日本ビクターが2011年2月に発売した「GS-TD1」は、2眼タイプの3D対応ビデオカメラだ。レンズからセンサーまでの光学系を2系統搭載するため、一般的なビデオカメラに比べて大型であるものの、実際に触ってみると「意外に普通に使えるビデオカメラ」という印象である。コンシューマー向けモデルでは初の2眼3Dムービーということで、使用前はさぞかし使い勝手が違うのだろうと思っていた。だが、撮ってみると今までのビデオカメラとほぼ同じ撮影スタイルで使えてしまった。
もちろん今までのムービーと異なる部分もある。まず、2眼レンズが左右に2つ並んでいるので、手にするとやや大型に感じてしまう(※)。お母さんが子どもを撮るために使うには、ちょっと大きすぎるかもしれない。レンズが2つあることで、前方が重く、ホールドするとバランスがとりにくいのも難点だ。液晶は裸眼3D表示にするとやや暗くなってしまう。ズーム倍率が5倍と比較的低い(2Dビデオカメラは10倍以上が一般的)ことも挙げられる。
(※)本機は大型ではあるが、ソニーの3D対応ビデオカメラ「HDR-TD10」に比べると縦方向がスリムで、比較的ホールドしやすい。
細かい部分で気になる箇所はあるものの、液晶を開くと電源オンになる操作スタイルは同社の2Dムービーと同じで、操作ボタンやGUI(操作インターフェース)もほぼ同じ。フルオートのほかマニュアル操作も可能で、総じて見ると今までの2Dムービーと比べて大きな違和感がない。ビデオカメラに慣れた人なら、難なく使いこなせるだろう。
ちょっと拍子抜けしてしまったのだが、実はこの“普通に使える”というのが大きなポイントなのである。

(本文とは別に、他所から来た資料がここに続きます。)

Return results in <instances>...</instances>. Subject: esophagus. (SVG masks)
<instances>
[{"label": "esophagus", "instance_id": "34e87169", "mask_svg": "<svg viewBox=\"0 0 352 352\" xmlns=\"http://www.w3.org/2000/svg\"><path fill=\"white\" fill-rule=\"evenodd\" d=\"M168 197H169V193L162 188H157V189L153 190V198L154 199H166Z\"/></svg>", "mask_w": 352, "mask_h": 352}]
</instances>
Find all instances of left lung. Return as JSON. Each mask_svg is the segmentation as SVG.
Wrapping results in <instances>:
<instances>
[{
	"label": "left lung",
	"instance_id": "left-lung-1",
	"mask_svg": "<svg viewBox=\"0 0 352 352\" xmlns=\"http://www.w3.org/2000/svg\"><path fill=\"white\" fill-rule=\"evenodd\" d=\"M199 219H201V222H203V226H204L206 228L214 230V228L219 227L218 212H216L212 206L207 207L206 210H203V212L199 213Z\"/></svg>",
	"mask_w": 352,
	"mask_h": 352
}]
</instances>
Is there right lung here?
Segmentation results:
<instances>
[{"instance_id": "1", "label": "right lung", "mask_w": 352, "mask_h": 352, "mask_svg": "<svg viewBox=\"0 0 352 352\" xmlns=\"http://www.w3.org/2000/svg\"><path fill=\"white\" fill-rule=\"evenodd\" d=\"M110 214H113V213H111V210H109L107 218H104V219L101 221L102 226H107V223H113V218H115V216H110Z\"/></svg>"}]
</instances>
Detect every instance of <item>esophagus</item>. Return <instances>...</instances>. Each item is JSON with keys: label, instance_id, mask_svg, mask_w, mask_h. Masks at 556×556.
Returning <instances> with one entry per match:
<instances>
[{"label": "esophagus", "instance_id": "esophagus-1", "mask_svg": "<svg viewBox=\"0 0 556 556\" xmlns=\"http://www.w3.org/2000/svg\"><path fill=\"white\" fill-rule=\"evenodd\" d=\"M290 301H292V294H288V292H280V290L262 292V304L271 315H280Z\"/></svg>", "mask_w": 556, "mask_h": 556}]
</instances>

「GS-TD1の開発に際して、ムービーが2Dから3Dになったら、いままでできていたことができなくなってしまうのでは意味がないと考えました。3D撮影を実現しつつ、今までのビデオカメラと同じスタイルで使えるムービーを目指しました」(日本ビクターの開発担当者)
家電がデジタル化してかえって不便になった、という例は残念ながら少なくない。そうした意味で、ビクター開発陣のポリシーはとても正当だと思う。